GlaxoSmithKline plc (LSE: GSK) today confirms that it made an offer to the Board of Directors of Human Genome Sciences (HGS, NASDAQ: HGSI) on 11th April proposing to acquire all of the outstanding shares of HGS for US$13.00 per share in cash, representing a 81 percent premium to yesterday’s closing share price. The letter sent to HGS detailing the offer is attached below.

Sir Andrew Witty, Chief Executive Officer of GSK, stated, “Having worked together with Human Genome Sciences for nearly 20 years, we believe there is clear strategic and financial logic to this combination for both companies and our respective shareholders – and that now is the appropriate time in the evolution of our relationship for our two companies to combine.
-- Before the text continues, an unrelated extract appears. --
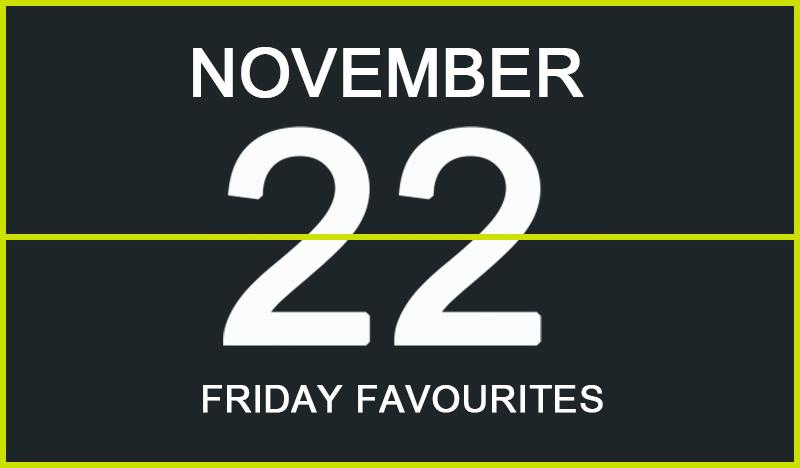 Friday Favourites, November 22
“This offer reflects full and fair value for Human Genome Sciences and the synergies inherent in this combination. It also eliminates substantial execution risk for Human Genome Sciences shareholders and delivers immediate and certain value that is superior to what we believe Human Genome Sciences can reasonably expect to create as a standalone company.

“The transaction is well aligned with our long-term strategy of delivering sustainable growth, simplifying GSK’s business model, enhancing R&D returns and deploying our capital with discipline. GSK is uniquely positioned to realize the full value of Benlysta, albiglutide, darapladib and Human Genome Sciences’s other assets for the benefit of physicians, patients and shareholders. Through complete ownership, we can simplify and optimize R&D, commercial and manufacturing operations to advance these products most effectively and efficiently while securing the full potential long-term value of the assets.

“We also expect to achieve at least $200 million in cost synergies to be fully realized by 2015 and expect the transaction to be earnings-accretive beginning in 2013. The transaction meets GSK’s strict financial criteria for acquisitions. GSK has also assessed the potential returns of this acquisition relative to its long-term share buyback program. As part of this ongoing program, GSK continues to expect to repurchase £1-2 billion in shares in 2012.”

Sir Andrew concluded, “We are disappointed that Human Genome Sciences has rejected our offer without discussion and are confident that our offer is in the best interest of shareholders of both companies.”

GSK has made regular and complete public announcements related to Benlysta, albiglutide and darapladib reflecting the positive progress being made with each of these assets. Detailed terms of the collaboration agreements with HGS are also in the public domain.

Lazard and Morgan Stanley are acting as financial advisors to GSK and Cleary Gottlieb Steen & Hamilton and Wachtell, Lipton, Rosen & Katz are providing legal advice.

Copy of letter sent to Thomas Watkins, CEO Human Genome Sciences

11 April 2012

Dear Tom

This letter follows up on our call earlier today, to formally convey to you the proposal for an acquisition of Human Genome Sciences, Inc. (“HGSI”) that I described in our conversation.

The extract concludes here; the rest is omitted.